TASKS AND EXERCISES
(A) Check each statement against the boxing forum thread below and answer yes or no, quoting the words that decide it: (i) church11 says the fight was in the 12th round; (ii) Brnxhands says Berto does not come to fight; (iii) Kush's son calls the shoulder roll "the money mayweather".
(B) In the boxing forum thread below, whom does SouthPaw say Berto wasn't listening to?

EXCERPT TO READ
* * * * * * * * *

He gets a mandatory 8 and then check him.
That is a shit stoppage and Al is full of shit to try to claim that was a okay stoppage.


----------



## church11 (Jun 6, 2013)

I can't stand Berto, but give the man a count. It's the 12th round.


----------



## Them Bones (Jul 13, 2013)

Have to agree with y'all. Give the guy more than 2 seconds to recover.


----------



## ~Cellzki~ (Jun 3, 2013)

They shoda let him continue


----------



## Archer (May 26, 2013)

Berto fought his ass off with one hand, and you don't even give him a few seconds to clear his head..... suck a dick ref.


----------



## Relentless (Nov 24, 2012)

karass vs floyd is deffo next.


----------



## errsta (May 16, 2013)

how long before Berto is fed to Broner/Garcia/(Insert Haymon fighter here)


----------



## Yungboy (Jun 5, 2013)

That was a bad stoppage


----------



## Brnxhands (Jun 11, 2013)

Respect to Berto. he does come to fight regardless of what people think of flaws


----------



## errsta (May 16, 2013)

Relentless said:


> karass vs floyd is deffo next.


:lol:


----------



## Vic (Jun 7, 2012)

Fucking GREAT card!


----------



## ChicoTheBoy (Jun 5, 2013)

Dude I dont even like Berto, but fuck, he fought with one arm the whole fight. Gets rocked by a left hook, gets up at the count of 2 and the piece of shit ref doesnt even have the decency to count to 8 and then see how hes doing. Fucking asshole. 

These refs play with fighters careers.


----------



## Kush (May 24, 2013)

bballchump11 said:


> :rofl :rofl that's what you get for leaving your feet to throw a fucking hook


:rofl

I was showing my son how throw a left hook today. I'm going to show him this so he knows how not to throw a hook or use the shoulder roll. He's been using the should roll for about a year but he calls it the money mayweather.


----------



## Archer (May 26, 2013)

fuck Thurman or Karass.... give the 10,000 bucks to Arakawa.


----------



## Boxing Fanatic (Jun 5, 2013)

berto is a fuggin joke


----------



## ~Cellzki~ (Jun 3, 2013)

Can't help but feel sorry for Berto, but then again he's made a shit load of money. He's been overpaid tbh.


----------



## Sweethome_Bama (Jul 29, 2012)

Karass is a solid gatekeeper, but his "boxing" isn't good enough to make him a legit champ.


----------



## SouthPaw (May 24, 2013)

A huge fan of Berto, but he has only himself to blame. Horrible game plan. No defense. Wasn't listening to Hunter at all.

* * * * * * * * *

DATA EXCERPT
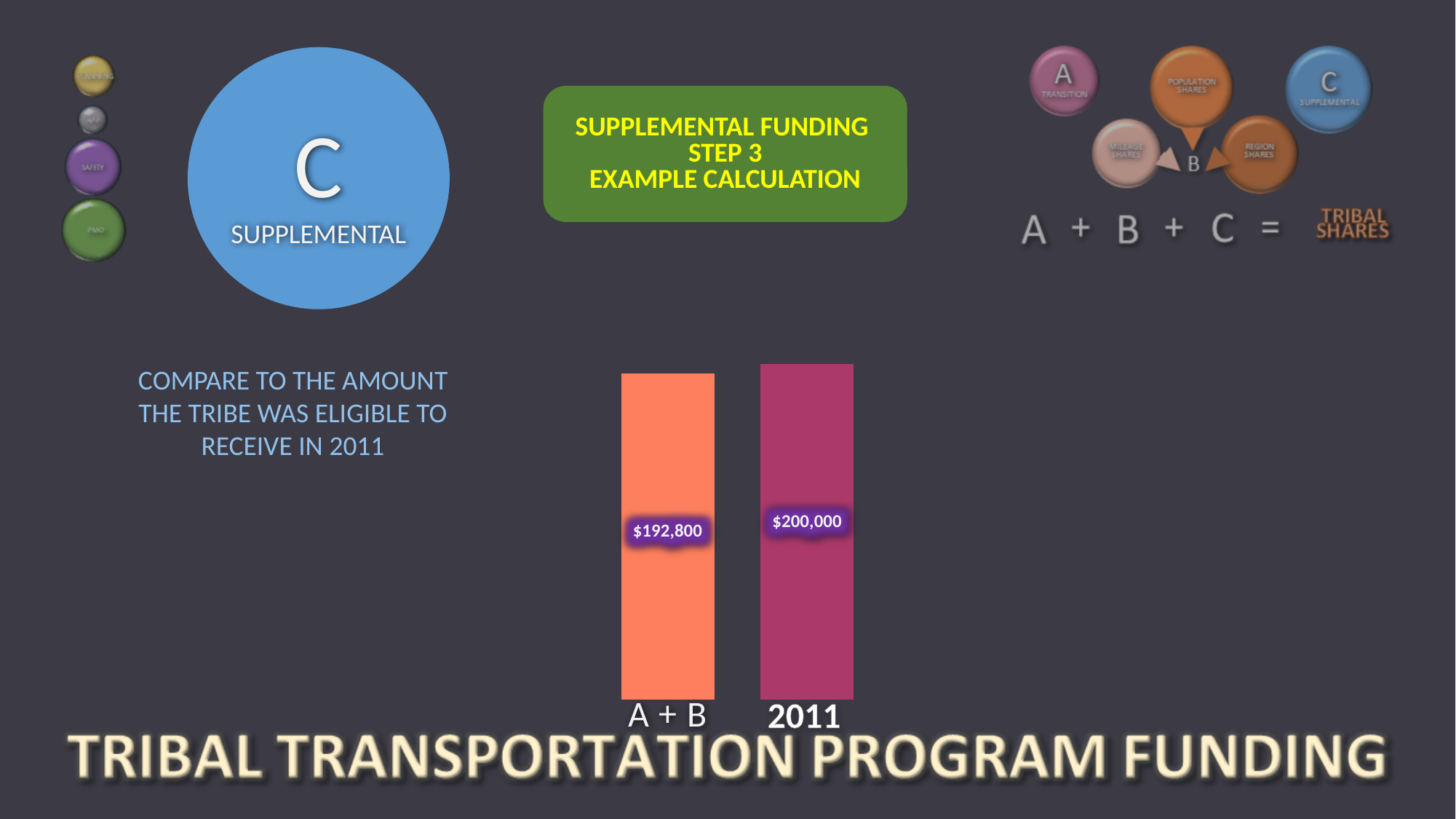
Which bar has the lowest value? A + B Which bar is taller, A + B or 2011? 2011 Is the value for A + B larger or smaller than the value for 2011? smaller How many bars are shown in the chart? 2 What is the difference between the 2011 value and the A + B value? $7,200 What kind of chart is shown on the slide? bar chart What is the value of the A + B bar? $192,800 What colour is the 2011 bar? magenta What colour is the A + B bar? orange What is the value of the 2011 bar? $200,000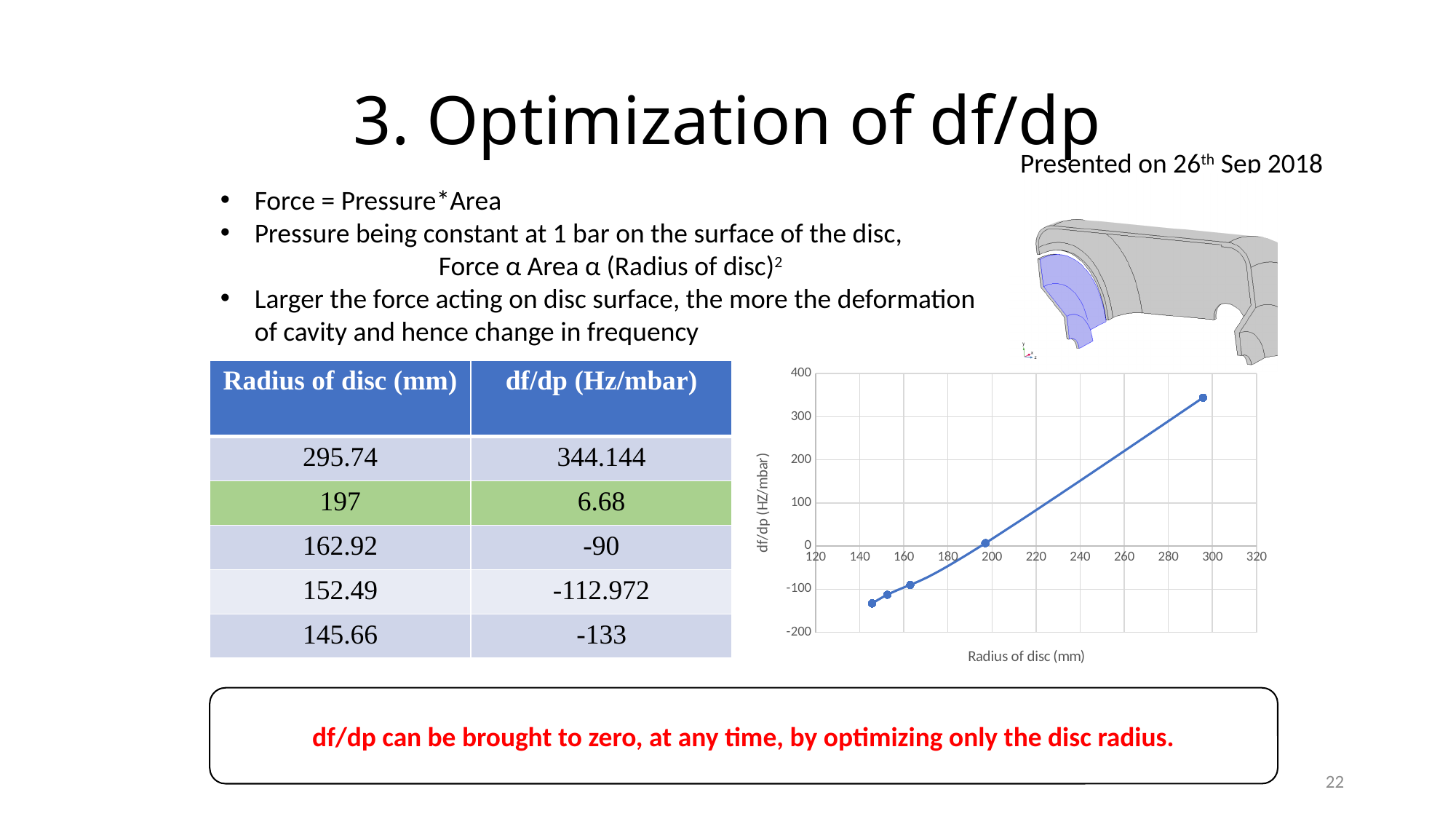
How many data points are plotted on the chart? 5 At which radius of disc is df/dp highest? 295.74 What is the label of the y axis of the chart? df/dp (HZ/mbar) At which radius of disc is df/dp lowest? 145.66 What kind of chart is shown on the slide? line chart What is the df/dp value for a disc radius of 295.74 mm? 344.144 What is the df/dp value for a disc radius of 197 mm? 6.68 Which has the larger df/dp value: a disc radius of 162.92 mm or 152.49 mm? 162.92 mm Is the df/dp value at a disc radius of 295.74 mm greater or less than 300? greater Does df/dp rise or fall as the radius of disc increases along the x axis? rise What is the label of the x axis of the chart? Radius of disc (mm) Is the df/dp value at a disc radius of 145.66 mm greater or less than -100? less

* * * * * * * * *

TASK RESULTS
(A)
(i) Yes: "It's the 12th round."
(ii) No: "he does come to fight regardless of what people think of flaws"
(iii) Yes: "he calls it the money mayweather."

(B) Hunter.